▶ _Short exercise 1_: In the rows starting with the line with "How distant is" and going on through the end of the rows, swap every "closest" for "nearest" and leave everything else unchanged. Give back only those lines, without the pictures.

#1
A little while ago, I made a bad decision. You see, I was lonely and so I hired myself a
prostitute. I know, irresponsible, but I did. Plus, she was asian with cute eyes and some
really nice legs. So I called her up after finding her ad in the local sun paper (I know, how
insane of them to have such ads in such a popular newspaper) and she came over and well
let's just say we got the ball rolling

Finally, we were finished in what felt like a really long time (but was really thirty seconds
only) and I realized I didn't put my condom on. I was too excited to realize that it wasn't
on me. We freak out and ask each other if we have HIV or syphilis or any STDS of the
like. Lucky, we didn't, but that still ended up worrying me for a while. I mean, I just had
sex without a condom with some girl I don't know. I guess I had her ad number?

Yesterday I got a phone call from that same number. I didn't know she could use the same
one to call people with. Thought it was some sort of work place only thing, anyways, the
unusual thing about this all is that she even remembered my number or who I was

Finally, after an hour or so of crying on the phone (was really only 30 seconds again), she
urgently hung up, realizing she couldn't talk to me or break what the bad news was. So I
called her back and she picks up quickly, surprisingly. It turns out she's pregnant, and the
kid could be mine. Fun.

▶ _Given information_:
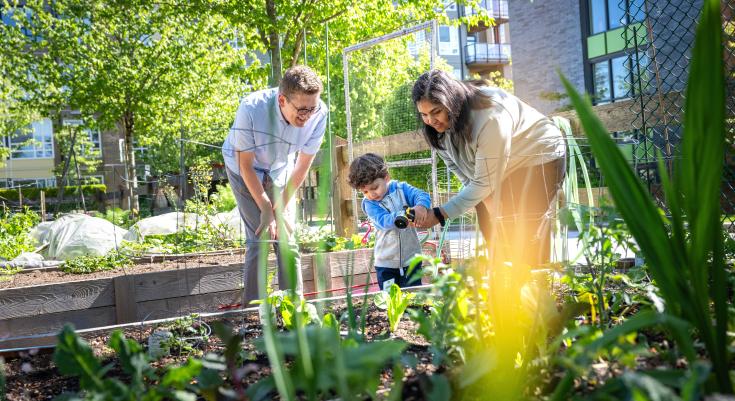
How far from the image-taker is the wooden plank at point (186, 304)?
11.6 ft

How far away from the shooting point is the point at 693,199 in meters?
0.83

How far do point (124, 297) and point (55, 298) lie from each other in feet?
1.10

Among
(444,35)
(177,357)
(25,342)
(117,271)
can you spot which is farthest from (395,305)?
(444,35)

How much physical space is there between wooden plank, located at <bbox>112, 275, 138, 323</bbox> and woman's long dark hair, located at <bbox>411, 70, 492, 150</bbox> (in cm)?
192

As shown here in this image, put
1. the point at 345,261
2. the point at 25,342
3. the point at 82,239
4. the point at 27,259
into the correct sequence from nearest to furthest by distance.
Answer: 1. the point at 25,342
2. the point at 345,261
3. the point at 27,259
4. the point at 82,239

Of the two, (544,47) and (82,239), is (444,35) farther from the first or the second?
(82,239)

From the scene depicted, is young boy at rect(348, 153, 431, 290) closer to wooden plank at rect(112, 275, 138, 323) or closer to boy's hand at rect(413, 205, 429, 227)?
boy's hand at rect(413, 205, 429, 227)

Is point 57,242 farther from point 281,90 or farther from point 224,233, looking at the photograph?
point 281,90

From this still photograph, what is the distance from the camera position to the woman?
251 cm

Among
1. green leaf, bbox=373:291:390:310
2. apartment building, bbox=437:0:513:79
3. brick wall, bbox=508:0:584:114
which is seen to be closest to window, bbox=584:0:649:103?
brick wall, bbox=508:0:584:114

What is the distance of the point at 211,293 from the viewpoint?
12.3ft

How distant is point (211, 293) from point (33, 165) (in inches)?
1247

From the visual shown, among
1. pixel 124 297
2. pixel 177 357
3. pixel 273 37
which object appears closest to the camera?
pixel 177 357

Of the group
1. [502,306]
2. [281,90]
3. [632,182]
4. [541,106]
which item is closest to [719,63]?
[632,182]
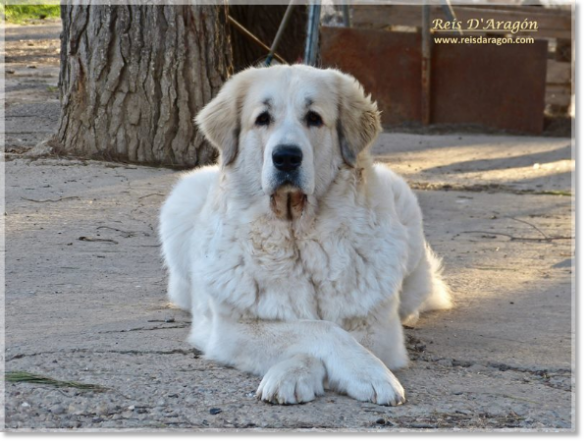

▶ _Short exercise 2_:
Answer these questions about the story above.
(a) In what publication did the narrator find the ad?
(b) According to the narrator, how long did the crying on the phone really last?
(c) What did the narrator learn after calling her back?

▶ _Task answer 1_:
How distant is point (211, 293) from point (33, 165) (in inches)?
1247

From the visual shown, among
1. pixel 124 297
2. pixel 177 357
3. pixel 273 37
which object appears nearest to the camera?
pixel 177 357

Of the group
1. [502,306]
2. [281,90]
3. [632,182]
4. [541,106]
which item is nearest to [719,63]?
[632,182]

▶ _Task answer 2_:
(a) The local sun paper.
(b) About 30 seconds.
(c) She is pregnant, and the kid could be the narrator's.